艶やかで品のある存在感を放つ海の宝石・真珠。フォーマルな印象が強いですが、最近では様々なファッションに合わせてカジュアルに身に着ける人も増えています。
日本産の真珠を巡っては、その品質の高さから世界的に需要が高まり、最近は価格が高騰。輸出額はコロナ禍で減少した2020年以降に回復し、2022年は200億円、2023年は1989年以降最高となる589億円となっています。(水産庁調べ)
若狭湾の穏やかな入り江で40年以上前から真珠を養殖しているおおい町の間宮真珠は、県内で唯一、出荷から加工・販売までを手掛けています。三重県で育てたアコヤ貝で真珠を養殖し「若狭パール」のブランドで売り出しています。
間宮真珠でも、出荷した真珠の入札価格が2023年に一気に高騰。それまでの2倍から3倍になったといいます。森下優子店長は「入札会で出すと、福井の玉は優秀でいいと評価されている。日本の真珠は独特な艶、色が魅力的で海外の人にも憧れがある。量が少ないからより憧れるのではないか」と話します。
価格高騰の理由は、需要に対して供給が追い付いていない現状があります。国内では、真珠養殖や母貝となるアコヤ貝を養殖する業者が年々減少。県内でも地元の真珠養殖業者は間宮真珠を含め2軒しかありません。
森下店長は「かつて若狭でも20軒くらい、組合が成立するくらい盛んだったが、手に入る貝の事情や海の環境の変化などで激減した。高齢化事情もある」と話します。
気候変動の影響もあり生産量が不安定な中、間宮真珠では毎年10万個前後の真珠を生産しています。他の産地に比べると決して多くはないものの、今シーズンも若狭パールの強みである色つやの良い高品質の真珠が出来上がりました。入札でも一級品の高いレベルで取引され、バイヤーの評判も上々だということです。

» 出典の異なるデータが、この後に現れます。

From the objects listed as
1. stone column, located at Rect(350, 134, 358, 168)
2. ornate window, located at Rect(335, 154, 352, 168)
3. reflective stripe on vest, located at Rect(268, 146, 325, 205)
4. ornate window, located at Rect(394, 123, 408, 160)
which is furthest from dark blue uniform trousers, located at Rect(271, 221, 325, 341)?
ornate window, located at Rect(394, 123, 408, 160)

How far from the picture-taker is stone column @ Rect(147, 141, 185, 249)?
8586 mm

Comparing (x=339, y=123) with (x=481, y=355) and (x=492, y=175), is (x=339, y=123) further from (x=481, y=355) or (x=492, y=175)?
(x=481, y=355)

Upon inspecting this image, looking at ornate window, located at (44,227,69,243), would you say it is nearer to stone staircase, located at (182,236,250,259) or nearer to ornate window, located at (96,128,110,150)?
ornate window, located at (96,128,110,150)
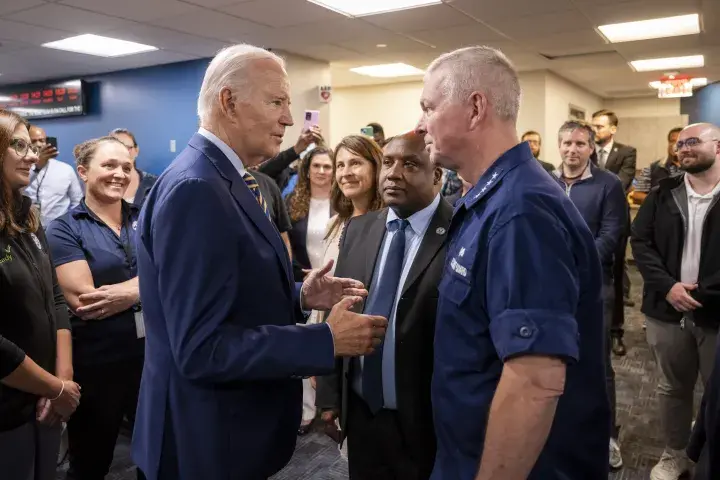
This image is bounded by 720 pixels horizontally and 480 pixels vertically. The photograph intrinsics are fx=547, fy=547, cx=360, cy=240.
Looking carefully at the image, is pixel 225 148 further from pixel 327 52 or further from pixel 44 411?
pixel 327 52

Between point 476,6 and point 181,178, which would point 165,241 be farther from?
point 476,6

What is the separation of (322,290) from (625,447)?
2.31 metres

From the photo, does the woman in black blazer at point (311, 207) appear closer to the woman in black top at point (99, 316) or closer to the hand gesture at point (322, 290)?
the woman in black top at point (99, 316)

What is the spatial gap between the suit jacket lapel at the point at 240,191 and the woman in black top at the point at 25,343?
79 cm

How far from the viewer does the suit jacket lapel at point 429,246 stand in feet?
5.15

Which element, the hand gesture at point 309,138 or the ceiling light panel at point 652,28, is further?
the ceiling light panel at point 652,28

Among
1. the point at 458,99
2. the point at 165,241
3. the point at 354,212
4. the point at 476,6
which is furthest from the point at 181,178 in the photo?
the point at 476,6

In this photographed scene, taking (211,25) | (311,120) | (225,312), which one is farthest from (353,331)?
(211,25)

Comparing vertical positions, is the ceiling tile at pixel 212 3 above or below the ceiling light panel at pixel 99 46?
below

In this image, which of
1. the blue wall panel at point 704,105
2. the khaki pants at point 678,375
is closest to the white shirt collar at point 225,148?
the khaki pants at point 678,375

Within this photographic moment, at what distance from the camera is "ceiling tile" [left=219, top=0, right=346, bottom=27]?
4.56 m

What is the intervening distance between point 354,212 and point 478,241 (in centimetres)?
192

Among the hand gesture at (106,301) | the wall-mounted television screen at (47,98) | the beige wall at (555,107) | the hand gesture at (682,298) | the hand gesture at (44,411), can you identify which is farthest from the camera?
the beige wall at (555,107)

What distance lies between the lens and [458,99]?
3.70 ft
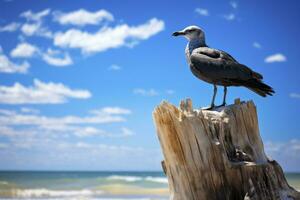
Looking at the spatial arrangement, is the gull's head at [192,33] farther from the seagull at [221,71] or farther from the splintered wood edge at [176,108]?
the splintered wood edge at [176,108]

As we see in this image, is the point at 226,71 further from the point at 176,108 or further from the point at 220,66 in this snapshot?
the point at 176,108

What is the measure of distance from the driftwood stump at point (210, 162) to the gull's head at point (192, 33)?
1.90 m

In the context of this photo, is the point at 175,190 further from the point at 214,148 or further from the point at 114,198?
the point at 114,198

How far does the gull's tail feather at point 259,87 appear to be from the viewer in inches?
254

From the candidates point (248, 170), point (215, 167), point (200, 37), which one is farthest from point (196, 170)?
point (200, 37)

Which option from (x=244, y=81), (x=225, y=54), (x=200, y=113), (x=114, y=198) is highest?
(x=225, y=54)

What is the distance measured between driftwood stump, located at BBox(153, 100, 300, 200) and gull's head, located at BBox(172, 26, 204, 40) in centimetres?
190

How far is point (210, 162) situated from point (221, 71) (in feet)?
5.44

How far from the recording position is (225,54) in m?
6.78

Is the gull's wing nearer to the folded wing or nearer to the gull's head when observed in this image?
the folded wing

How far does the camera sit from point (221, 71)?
21.6ft

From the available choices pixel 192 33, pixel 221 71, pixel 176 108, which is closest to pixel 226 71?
pixel 221 71

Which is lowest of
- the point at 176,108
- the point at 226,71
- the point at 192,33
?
the point at 176,108

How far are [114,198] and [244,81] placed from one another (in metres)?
15.7
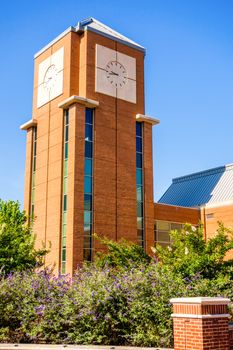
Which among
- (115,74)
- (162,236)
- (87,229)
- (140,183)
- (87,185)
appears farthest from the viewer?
(162,236)

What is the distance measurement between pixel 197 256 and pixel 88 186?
1723 cm

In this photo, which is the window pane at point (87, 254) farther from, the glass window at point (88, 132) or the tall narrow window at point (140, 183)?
the glass window at point (88, 132)

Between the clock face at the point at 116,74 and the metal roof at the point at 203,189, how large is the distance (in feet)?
46.3

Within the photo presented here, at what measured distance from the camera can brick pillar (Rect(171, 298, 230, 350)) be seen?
10.8m

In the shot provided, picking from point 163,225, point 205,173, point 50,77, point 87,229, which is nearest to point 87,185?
point 87,229

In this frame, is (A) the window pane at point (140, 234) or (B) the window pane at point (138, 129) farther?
(B) the window pane at point (138, 129)

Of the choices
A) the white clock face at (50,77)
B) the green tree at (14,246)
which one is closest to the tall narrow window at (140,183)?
the white clock face at (50,77)

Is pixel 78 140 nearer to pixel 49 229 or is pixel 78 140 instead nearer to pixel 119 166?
pixel 119 166

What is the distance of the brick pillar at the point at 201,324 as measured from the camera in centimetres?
1076

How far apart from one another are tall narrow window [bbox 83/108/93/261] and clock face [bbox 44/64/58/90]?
488 cm

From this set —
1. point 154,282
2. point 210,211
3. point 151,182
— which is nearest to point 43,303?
point 154,282

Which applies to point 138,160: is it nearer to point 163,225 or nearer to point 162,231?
point 163,225

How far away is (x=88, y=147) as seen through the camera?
37.0 meters

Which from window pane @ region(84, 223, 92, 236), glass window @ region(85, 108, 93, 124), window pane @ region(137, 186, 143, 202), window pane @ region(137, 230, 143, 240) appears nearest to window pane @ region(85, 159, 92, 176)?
glass window @ region(85, 108, 93, 124)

店頭では、自慢の真珠を加工したジュエリーも販売。自社生産ならではの商品は市場と比べて価格の低さも魅力です。「いびつな形や様々な色目を活かした独自商品を開発している。良い真珠を手放すのは惜しいというのが先代の社長からの思いで、自社で作った良い玉を自分の手で売って手応えを感じたい。うちの持ち味は真珠自体の良さを引き上げて個性を生かせること」と話す森下店長。
間宮真珠では3月から、福井駅近くのハピリンモール内の県産品を扱うショップ「福人喜」で商品を販売することになりました。自社以外の店舗での販売は初めてで「若狭パール」の認知度アップや販路拡大を目指します。

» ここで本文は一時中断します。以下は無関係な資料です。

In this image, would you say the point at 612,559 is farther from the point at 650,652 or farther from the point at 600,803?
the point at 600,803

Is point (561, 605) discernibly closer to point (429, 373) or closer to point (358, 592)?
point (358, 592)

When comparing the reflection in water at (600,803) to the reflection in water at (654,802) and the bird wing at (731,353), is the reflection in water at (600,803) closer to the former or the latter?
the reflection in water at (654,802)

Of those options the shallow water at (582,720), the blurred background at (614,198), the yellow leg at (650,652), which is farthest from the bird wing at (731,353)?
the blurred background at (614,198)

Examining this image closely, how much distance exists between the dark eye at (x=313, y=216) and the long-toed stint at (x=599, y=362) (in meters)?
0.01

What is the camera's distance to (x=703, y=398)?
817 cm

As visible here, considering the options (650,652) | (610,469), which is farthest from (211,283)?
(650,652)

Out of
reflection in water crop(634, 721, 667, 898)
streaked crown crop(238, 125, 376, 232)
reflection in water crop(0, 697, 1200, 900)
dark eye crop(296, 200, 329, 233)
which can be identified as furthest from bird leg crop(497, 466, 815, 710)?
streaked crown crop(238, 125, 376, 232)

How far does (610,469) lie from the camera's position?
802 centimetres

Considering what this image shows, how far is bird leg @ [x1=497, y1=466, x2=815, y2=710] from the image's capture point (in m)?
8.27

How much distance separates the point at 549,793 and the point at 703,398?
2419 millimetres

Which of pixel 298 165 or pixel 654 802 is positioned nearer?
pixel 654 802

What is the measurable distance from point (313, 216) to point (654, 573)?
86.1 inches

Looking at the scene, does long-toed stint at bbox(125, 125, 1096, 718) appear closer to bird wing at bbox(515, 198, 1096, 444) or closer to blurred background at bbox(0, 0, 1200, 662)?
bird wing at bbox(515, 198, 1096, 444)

森下店長は「商品の数は少ないが福井の人にも若狭パールを知ってもらえるし、新幹線で来た人の目に触れる。インバウンドには情報発信が追いついていないが、そこを広げていきたい。おおい町でとれる真珠は少ないがきれいなものが獲れる漁場なので、自信をもってやっていきたい」と話します。
若狭の海が育む「若狭パール」。福井が誇る真珠ブランドとして全国、海外への発信が期待されます。